In der Klimapolitik der Europäischen Union herrscht noch kein Konsens. Osteuropäische Staaten haben Bedenken, eine feste Frist zuzusagen. So fiel das Bekenntnis der Staats- und Regierungschefs in Brüssel recht allgemein aus.
21.06.2019

Die EU-Staaten haben sich bei ihrem Gipfel in Brüssel nicht auf das Ziel der Klimaneutralität bis 2050 einigen können. Die 28 Staats- und Regierungschefs bekannten sich bei dem Treffen am Donnerstag und Freitag lediglich im Grundsatz zu dem Vorhaben. Bundeskanzlerin Angela Merkel (CDU) machte dennoch eine gute Entwicklung aus.

Der Klimawandel stelle eine existenzielle Bedrohung dar, heißt es in der "Strategischen Agenda", die die Staats- und Regierungschefs in Brüssel als Leitschnur ihrer Klimapolitik und anderer Politikfelder in den kommenden fünf Jahren verabschiedeten. Die EU müsse nun einen tiefgreifenden Wandel in Wirtschaft und Gesellschaft einleiten, um Klimaneutralität zu erreichen.

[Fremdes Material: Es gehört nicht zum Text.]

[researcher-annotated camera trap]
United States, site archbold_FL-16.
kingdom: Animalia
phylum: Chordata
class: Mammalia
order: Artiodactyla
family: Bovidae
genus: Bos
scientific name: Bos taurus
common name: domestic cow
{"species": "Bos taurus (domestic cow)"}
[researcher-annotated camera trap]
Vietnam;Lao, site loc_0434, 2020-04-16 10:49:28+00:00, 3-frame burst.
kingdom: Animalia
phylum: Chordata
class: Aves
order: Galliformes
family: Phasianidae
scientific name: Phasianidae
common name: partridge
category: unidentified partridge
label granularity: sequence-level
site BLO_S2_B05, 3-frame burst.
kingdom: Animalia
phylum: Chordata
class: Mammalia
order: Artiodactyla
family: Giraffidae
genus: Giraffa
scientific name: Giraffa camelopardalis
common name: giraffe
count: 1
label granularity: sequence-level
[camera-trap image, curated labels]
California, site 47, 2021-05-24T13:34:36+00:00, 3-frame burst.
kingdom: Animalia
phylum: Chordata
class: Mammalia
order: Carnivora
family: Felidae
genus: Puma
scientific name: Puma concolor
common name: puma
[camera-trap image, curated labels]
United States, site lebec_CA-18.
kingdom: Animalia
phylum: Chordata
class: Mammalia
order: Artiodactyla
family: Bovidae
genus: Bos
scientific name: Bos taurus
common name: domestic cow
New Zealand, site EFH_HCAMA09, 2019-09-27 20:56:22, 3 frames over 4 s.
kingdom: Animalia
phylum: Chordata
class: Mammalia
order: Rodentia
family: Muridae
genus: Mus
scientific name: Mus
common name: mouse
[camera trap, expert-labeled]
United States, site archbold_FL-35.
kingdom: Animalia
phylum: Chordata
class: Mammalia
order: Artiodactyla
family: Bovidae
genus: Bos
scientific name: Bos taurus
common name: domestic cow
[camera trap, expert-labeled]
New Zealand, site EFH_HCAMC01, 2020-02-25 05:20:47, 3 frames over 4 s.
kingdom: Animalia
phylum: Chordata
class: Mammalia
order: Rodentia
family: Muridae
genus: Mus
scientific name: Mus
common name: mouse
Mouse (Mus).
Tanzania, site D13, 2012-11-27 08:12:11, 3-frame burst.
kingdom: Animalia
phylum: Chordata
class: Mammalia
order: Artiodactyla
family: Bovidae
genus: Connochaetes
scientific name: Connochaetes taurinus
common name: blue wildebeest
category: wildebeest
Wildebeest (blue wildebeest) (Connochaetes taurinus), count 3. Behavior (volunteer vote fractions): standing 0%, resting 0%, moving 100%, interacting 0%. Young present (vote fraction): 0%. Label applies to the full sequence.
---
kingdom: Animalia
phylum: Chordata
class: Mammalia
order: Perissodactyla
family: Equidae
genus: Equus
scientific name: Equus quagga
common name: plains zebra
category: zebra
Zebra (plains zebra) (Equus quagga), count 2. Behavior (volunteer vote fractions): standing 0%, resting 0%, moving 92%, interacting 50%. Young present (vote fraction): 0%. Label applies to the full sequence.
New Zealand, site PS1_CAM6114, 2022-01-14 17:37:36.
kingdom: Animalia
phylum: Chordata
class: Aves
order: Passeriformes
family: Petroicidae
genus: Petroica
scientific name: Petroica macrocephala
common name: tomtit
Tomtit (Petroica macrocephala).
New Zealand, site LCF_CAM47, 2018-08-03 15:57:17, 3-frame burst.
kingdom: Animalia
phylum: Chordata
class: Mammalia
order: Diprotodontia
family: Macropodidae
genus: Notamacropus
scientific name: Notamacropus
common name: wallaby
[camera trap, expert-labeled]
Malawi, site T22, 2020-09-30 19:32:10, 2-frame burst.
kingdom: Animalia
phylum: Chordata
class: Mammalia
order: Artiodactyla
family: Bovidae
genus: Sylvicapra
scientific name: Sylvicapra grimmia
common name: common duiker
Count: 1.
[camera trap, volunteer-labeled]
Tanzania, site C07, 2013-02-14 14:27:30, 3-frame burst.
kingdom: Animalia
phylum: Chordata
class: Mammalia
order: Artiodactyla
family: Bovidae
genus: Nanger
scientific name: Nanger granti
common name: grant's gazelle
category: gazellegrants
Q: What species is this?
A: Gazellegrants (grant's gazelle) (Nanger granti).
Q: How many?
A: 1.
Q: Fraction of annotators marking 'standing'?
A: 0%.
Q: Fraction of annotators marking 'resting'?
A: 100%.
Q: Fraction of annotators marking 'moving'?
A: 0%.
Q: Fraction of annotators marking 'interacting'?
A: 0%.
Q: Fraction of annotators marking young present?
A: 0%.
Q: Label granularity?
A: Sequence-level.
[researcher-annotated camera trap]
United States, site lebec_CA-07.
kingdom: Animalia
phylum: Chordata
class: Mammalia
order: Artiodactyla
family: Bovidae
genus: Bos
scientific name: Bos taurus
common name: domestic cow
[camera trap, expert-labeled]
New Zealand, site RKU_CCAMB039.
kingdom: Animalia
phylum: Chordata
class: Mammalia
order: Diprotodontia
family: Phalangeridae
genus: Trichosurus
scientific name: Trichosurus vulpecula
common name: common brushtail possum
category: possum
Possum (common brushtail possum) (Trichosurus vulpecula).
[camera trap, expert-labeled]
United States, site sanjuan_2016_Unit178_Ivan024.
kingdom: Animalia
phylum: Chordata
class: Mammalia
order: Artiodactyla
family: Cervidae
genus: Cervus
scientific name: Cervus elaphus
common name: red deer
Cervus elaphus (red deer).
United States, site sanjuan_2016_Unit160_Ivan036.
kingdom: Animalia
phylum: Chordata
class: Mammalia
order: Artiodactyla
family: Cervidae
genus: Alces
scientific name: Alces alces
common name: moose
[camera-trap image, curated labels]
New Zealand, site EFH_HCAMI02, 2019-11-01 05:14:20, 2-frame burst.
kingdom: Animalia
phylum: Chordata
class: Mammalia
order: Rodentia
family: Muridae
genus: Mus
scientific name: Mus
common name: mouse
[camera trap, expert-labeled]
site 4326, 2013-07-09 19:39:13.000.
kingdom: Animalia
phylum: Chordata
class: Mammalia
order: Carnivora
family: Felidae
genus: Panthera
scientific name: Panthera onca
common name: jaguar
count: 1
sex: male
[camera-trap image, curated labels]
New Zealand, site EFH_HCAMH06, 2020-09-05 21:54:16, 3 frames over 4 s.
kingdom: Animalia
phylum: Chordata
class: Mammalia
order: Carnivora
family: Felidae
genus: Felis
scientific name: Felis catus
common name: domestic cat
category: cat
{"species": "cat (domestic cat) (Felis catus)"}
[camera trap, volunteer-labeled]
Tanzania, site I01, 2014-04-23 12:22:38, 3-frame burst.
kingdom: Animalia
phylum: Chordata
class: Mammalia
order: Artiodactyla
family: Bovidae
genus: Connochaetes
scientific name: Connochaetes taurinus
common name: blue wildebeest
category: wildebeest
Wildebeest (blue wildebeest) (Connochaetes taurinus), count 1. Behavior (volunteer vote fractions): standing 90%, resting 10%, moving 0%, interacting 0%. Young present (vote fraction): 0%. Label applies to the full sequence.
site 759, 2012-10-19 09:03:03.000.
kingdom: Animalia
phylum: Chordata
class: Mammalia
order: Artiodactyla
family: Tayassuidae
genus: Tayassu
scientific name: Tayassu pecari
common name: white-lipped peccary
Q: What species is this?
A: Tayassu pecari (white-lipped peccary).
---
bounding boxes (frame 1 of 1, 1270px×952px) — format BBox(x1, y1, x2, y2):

Polen, Tschechien und Ungarn gegen die Frist

In einer zugleich angenommenen Gipfelerklärung geht es um konkretere Schritte. Die Fachminister und die EU-Kommission sollen an einem "Übergang zu einer klimaneutralen EU im Einklang mit dem Übereinkommen von Paris" arbeiten. Hier war in einem Entwurf die Frist 2050 genannt worden. In der Endfassung wurde stattdessen eine Fußnote eingefügt, wonach diese "für eine große Mehrheit der Mitgliedstaaten" gelte. Nach Diplomatenangaben stellten sich Polen, Tschechien und Ungarn gegen die Frist, auch Estland habe Bedenken gehabt.

Klimaneutralität bedeutet, dass nicht mehr klimaschädliche Gase frei werden, als gleichzeitig zum Beispiel durch Wälder oder Speicherung aufgenommen und gebunden werden. Die Emissionen aus Industrie, Verkehr, Landwirtschaft und Gebäuden müssten also massiv gedrosselt werden.

Bundeskanzlerin Merkel: Besser als erwartet

Bundeskanzlerin Angela Merkel (CDU) betonte nach den Verhandlungen in der Nacht auf Freitag, dass es eine große Mehrheit für 2050 gebe. Außerdem wollten alle EU-Staaten das Pariser Klimaabkommen einhalten und verträten die bereits vereinbarten Klimaziele für 2030. Damit gebe es eine "sehr gute Ausgangsposition", um "Vorreiter für den internationalen Klimaschutz sein zu können", sagte Merkel auch mit Blick auf die im September in New York anberaumte UN-Klimakonferenz.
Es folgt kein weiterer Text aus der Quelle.